◆ Instruções da tarefa: Segundo o trecho sobre as penas previstas na Constituição Federal, em que caso a pena de morte não é proibida?

◆ Trecho da página:
########################################

A Constituição Federal dispõe que a lei regulará a individualização da pena e adotará, entre outras, a privação ou restrição da liberdade; a perda de bens; multa; prestação social alternativa; suspensão ou interdição de direitos. Proíbe, no entanto, as penas de morte, salvo em caso de guerra declarada; de caráter perpétuo; de trabalhos forçados; de banimento ou cruéis. Assim, fora estas, observada a proporcionalidade entre o bem jurídico protegido e o prejuízo suportado pelo infrator, a sanção fixada por meio do devido processo legislativo é constitucional e atende à dignidade humana. É este o juízo de proporcionalidade que garante a constitucionalidade de uma restrição imposta a um infrator, inclusive quando se trata de regime disciplinar administrativo.

########################################

◆ Dados fornecidos:
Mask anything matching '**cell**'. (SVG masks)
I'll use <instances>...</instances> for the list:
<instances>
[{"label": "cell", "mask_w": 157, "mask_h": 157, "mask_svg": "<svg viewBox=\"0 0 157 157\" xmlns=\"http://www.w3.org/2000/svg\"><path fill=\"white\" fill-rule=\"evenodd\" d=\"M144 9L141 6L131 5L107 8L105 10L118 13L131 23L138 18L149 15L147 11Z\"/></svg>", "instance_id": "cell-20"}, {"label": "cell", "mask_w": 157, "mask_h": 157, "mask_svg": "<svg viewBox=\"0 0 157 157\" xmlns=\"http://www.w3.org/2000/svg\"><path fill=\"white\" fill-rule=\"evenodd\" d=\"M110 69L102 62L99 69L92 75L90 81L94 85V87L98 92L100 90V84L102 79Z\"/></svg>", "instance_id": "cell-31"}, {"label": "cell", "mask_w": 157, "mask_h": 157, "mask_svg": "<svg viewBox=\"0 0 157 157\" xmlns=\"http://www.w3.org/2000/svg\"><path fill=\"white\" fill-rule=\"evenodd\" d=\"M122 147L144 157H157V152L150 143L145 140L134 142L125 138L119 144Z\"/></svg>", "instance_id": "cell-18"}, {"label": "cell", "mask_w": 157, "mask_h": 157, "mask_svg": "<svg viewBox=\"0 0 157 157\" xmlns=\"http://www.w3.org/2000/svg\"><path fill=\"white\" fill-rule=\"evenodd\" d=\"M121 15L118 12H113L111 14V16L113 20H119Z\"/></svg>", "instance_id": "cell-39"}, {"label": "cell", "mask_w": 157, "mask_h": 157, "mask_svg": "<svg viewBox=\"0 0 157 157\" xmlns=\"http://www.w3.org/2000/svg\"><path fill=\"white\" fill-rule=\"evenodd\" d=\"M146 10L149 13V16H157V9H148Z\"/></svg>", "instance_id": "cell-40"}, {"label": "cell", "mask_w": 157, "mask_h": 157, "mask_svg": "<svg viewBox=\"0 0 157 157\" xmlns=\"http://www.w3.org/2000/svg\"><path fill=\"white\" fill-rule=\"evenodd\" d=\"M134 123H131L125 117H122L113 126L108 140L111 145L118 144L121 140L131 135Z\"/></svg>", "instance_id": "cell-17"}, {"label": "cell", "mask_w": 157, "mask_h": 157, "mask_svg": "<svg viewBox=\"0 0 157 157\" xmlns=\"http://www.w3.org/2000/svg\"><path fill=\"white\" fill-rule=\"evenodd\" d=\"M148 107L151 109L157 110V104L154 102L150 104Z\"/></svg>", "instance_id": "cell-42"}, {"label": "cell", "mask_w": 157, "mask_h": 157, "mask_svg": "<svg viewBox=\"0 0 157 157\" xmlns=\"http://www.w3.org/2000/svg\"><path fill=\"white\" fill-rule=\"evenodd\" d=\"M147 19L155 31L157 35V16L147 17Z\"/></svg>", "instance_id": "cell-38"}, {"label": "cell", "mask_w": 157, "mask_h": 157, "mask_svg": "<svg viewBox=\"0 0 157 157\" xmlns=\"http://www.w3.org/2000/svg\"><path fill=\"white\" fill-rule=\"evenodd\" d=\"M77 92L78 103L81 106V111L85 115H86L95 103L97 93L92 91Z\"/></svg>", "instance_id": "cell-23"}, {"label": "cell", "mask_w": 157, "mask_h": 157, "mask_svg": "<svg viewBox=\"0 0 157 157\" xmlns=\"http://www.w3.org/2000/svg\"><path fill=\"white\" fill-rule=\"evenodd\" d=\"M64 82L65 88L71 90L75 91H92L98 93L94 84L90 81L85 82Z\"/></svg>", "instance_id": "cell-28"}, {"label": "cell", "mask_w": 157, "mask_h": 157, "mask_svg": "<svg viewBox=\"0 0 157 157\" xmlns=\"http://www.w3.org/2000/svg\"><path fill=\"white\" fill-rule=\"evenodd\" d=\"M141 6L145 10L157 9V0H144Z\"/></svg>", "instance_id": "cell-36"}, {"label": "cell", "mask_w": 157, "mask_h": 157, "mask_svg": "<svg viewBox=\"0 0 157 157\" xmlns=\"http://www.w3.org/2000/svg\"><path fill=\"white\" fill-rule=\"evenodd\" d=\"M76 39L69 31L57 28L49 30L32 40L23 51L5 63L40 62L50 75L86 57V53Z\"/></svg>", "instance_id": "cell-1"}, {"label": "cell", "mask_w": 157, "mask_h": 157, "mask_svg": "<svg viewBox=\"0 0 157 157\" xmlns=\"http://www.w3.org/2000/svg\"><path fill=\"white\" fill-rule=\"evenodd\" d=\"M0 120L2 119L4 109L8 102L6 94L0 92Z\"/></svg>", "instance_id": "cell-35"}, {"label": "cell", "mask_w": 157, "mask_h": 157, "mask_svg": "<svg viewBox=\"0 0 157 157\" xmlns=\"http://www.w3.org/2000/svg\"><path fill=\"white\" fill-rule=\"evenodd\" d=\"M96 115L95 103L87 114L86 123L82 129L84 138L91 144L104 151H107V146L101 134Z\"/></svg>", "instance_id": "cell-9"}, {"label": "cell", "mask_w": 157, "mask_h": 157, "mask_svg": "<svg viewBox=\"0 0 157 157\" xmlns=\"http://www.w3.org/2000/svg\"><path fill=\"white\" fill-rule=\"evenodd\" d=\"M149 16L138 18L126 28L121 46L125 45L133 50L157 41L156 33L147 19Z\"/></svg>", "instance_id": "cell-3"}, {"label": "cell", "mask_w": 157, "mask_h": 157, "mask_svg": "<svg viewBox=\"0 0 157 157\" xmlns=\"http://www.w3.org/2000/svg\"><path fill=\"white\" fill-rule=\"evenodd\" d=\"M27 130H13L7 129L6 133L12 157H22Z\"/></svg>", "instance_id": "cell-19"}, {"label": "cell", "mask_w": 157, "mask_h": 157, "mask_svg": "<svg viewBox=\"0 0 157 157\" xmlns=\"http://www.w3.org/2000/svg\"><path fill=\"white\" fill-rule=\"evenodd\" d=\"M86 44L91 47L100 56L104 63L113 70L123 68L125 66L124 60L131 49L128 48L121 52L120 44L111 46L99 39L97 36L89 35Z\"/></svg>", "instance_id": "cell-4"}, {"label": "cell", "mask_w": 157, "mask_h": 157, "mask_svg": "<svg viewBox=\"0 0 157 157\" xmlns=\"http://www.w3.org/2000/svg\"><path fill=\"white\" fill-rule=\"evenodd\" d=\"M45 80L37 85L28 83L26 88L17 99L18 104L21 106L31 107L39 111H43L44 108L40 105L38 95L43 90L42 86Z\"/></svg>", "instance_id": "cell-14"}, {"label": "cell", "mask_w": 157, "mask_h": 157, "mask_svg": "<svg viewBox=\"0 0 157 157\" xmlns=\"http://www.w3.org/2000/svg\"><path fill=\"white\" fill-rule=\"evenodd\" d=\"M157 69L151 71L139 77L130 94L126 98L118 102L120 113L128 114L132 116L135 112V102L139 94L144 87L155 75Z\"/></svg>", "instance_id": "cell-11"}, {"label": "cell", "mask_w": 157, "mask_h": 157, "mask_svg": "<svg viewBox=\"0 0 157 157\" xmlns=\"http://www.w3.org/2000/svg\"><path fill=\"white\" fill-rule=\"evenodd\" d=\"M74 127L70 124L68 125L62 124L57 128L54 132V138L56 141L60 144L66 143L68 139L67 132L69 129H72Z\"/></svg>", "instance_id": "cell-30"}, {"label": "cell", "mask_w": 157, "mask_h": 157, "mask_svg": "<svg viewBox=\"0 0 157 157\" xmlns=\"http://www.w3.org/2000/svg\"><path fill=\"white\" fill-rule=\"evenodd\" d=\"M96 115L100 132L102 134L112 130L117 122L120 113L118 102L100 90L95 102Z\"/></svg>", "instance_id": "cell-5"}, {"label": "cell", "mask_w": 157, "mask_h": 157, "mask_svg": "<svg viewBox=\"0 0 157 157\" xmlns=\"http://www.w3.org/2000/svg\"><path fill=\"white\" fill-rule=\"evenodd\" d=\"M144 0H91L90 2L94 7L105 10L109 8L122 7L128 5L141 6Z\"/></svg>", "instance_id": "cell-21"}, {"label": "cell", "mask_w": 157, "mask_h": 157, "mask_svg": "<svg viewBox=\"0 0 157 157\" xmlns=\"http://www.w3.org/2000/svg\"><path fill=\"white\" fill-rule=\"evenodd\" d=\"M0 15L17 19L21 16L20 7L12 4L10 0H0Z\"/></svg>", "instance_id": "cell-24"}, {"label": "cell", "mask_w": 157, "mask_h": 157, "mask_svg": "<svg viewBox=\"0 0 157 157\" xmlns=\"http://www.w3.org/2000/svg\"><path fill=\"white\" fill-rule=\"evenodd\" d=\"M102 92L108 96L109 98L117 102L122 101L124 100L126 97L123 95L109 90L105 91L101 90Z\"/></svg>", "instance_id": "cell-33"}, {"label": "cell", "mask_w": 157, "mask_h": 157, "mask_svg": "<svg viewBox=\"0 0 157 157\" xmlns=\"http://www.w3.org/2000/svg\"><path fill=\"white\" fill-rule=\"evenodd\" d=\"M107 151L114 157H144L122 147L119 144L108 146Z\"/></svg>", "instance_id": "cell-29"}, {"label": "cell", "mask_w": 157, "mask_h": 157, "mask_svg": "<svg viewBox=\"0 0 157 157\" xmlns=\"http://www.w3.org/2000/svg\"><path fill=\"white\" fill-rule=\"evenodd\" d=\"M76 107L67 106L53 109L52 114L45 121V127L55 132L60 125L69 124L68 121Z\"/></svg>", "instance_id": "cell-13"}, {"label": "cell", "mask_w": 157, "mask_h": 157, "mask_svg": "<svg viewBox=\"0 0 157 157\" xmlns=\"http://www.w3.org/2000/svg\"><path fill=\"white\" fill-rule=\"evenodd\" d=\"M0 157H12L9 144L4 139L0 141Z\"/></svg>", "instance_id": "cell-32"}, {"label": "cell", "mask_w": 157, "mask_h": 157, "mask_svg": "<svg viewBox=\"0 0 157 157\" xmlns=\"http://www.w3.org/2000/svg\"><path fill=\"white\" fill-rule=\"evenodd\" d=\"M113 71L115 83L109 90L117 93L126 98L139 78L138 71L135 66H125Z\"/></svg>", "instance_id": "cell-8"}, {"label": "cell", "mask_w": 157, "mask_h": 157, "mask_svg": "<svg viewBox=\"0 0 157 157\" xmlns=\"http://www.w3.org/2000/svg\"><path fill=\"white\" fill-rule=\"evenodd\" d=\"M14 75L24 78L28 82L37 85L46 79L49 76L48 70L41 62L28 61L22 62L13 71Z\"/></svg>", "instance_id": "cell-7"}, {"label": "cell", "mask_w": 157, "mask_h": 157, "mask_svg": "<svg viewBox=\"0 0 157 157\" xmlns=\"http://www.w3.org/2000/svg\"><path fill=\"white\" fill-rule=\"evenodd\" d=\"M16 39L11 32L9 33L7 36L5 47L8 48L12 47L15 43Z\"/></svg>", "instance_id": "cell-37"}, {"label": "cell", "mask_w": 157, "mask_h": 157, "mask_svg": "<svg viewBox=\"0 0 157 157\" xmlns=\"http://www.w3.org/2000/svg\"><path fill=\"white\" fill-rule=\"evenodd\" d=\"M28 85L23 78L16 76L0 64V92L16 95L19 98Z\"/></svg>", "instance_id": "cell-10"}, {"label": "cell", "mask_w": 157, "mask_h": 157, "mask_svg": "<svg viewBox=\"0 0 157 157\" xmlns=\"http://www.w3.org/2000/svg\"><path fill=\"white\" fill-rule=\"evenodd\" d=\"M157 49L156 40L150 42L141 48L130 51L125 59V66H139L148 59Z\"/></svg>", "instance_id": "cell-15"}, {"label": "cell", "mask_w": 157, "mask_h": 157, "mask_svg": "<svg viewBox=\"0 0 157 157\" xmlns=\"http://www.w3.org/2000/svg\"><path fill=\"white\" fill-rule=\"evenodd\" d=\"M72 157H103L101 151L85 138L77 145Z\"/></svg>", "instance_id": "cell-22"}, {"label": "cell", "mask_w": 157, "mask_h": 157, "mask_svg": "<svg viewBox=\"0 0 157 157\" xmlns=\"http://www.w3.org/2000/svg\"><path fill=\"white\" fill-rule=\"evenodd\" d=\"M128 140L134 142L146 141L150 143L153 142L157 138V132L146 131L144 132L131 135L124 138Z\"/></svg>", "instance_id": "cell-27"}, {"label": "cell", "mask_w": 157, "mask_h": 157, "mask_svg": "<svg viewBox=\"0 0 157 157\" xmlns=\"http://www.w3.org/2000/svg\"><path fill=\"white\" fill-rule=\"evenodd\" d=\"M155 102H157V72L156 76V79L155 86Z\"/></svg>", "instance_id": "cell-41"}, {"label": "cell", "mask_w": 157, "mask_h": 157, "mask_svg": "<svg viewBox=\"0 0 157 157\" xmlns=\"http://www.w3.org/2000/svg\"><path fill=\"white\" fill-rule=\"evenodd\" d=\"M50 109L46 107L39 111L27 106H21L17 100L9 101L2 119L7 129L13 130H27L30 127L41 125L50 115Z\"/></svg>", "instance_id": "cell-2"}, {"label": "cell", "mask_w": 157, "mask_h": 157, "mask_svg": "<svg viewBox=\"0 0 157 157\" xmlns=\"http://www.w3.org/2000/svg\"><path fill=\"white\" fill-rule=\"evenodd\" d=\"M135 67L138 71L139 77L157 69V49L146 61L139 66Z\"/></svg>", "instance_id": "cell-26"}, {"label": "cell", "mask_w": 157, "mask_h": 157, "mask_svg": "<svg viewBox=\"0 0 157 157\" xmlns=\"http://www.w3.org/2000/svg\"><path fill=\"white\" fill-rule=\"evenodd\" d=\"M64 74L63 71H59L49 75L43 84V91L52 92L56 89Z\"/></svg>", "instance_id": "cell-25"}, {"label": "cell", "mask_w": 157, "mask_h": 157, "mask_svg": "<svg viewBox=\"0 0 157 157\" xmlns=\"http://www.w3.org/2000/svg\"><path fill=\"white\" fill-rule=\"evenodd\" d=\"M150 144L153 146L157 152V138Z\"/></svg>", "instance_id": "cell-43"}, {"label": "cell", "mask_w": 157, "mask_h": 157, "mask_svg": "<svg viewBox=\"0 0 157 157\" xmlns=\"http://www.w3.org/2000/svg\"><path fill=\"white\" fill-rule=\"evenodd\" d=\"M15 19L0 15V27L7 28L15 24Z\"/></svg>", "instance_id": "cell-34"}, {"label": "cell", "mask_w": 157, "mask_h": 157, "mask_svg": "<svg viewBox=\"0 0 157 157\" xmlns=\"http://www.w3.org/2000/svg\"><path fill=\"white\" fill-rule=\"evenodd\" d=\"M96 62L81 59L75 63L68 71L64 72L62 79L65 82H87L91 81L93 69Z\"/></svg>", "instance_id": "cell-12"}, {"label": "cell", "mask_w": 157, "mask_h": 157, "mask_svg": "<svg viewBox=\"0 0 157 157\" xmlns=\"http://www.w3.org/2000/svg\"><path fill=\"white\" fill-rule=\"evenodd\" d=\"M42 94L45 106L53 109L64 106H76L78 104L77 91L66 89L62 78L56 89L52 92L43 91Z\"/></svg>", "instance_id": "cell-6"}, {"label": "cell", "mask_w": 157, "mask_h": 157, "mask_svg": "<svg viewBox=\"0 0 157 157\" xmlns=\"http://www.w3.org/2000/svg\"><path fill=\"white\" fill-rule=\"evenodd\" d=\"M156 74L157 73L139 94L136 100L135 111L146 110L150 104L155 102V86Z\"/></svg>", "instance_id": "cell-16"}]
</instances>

########################################

◆ Resposta: Em caso de guerra declarada.